44…The High Court observed that in the petition it had specifically been averred that all the accused persons were responsible and liable for the whole business management of the accused Company, and took the view that the averments in the complaint were sufficient to meet the requirements of Section 141 of the NI Act.
45. As held by this Court in National Small Industries Corpn. Ltd. v. Harmeet Singh Paintal [National Small Industries Corpn. Ltd. v. Harmeet Singh Paintal, (2010) 3 SCC 330 : (2010) 1 SCC (Civ) 677 : (2010) 2 SCC (Cri) 1113] quoted with approval in the subsequent decision of this Court in Pooja Ravinder Devidasani v. State of Maharashtra [Pooja Ravinder Devidasani v. State of Maharashtra, (2014) 16 SCC 1 : (2015) 3 SCC (Civ) 384 : (2015) 3 SCC (Cri) 378] the impleadment of all Directors of an accused Company on the basis of a statement that they are in charge of and responsible for the conduct of the business of the company, without anything more, does not fulfil the requirements of Section 141 of the NI Act.

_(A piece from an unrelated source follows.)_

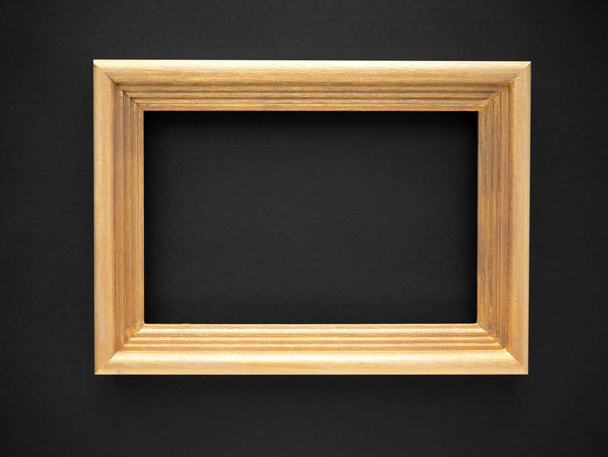 Gold colored wooden frame isolated on a black background. for photos, text, images or paintings - Φωτογραφία, εικόνα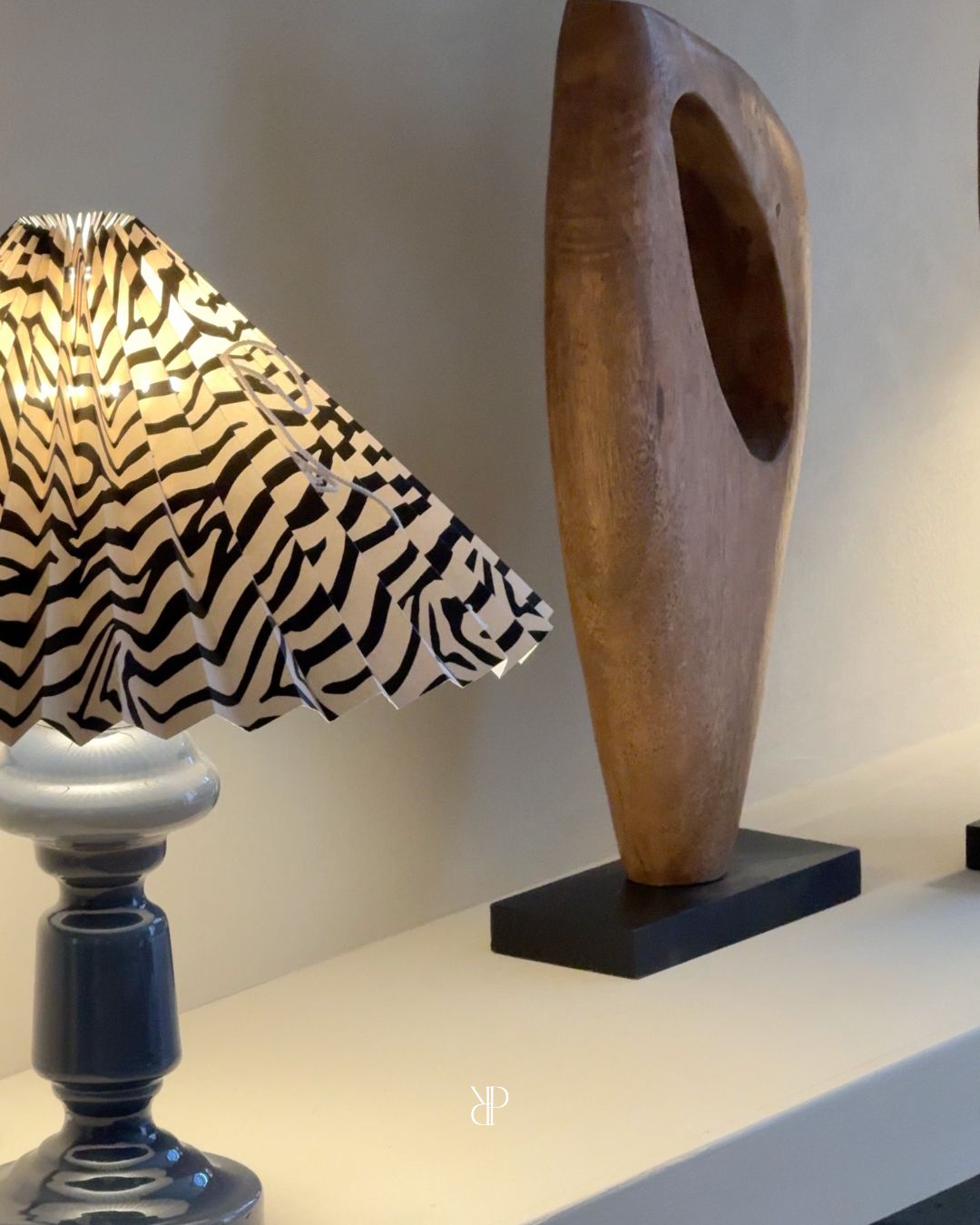 Tændt lampe med zebramønstret plisseret skærm ved siden af en skulptur i træ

46. In any event there could be no justification for not dispensing with the personal appearance of the appellants, when the Company had entered appearance through an authorised officer. As held by this Court in Pepsi Foods Ltd. v. Special Judicial Magistrate [Pepsi Foods Ltd. v. Special Judicial Magistrate, (1998) 5 SCC 749 : 1998 SCC (Cri) 1400] summoning an accused person cannot be resorted to as a matter of course and the order must show application of mind.” (emphasis supplied)
# 9. From the precedents mentioned above, it is clear that a person cannot be made vicariously liable under the provisions of Section 141 of NI Act, merely by stating that he was in-charge and responsible for the day-to-day-conduct of the accused company at the relevant time when the offence was committed.
# 10. In view of the uncontroverted fact that the petitioners were independent, non-executive Director and that the complaints lack the necessary averments to endorse as to what was the active role of the petitioners and as to how the petitioners were guilty or responsible for the offence, this Court is of the opinion that continuance of the proceedings would amount to abuse of the process of the Court. The present case is a fit case to exercise discretionary jurisdiction under Section 482 of the CrPC.
# 11. The present petitions, to that extent, are allowed and the Complaint Nos. 16318/2023, 7054/2023 and 10565/2023, under Section 138 of the NI Act, and all consequential proceedings arising therefrom are quashed qua the petitioners.
# 12. The present petitions are disposed of in the aforesaid terms.
# 13. A copy of this order be placed in all the matters.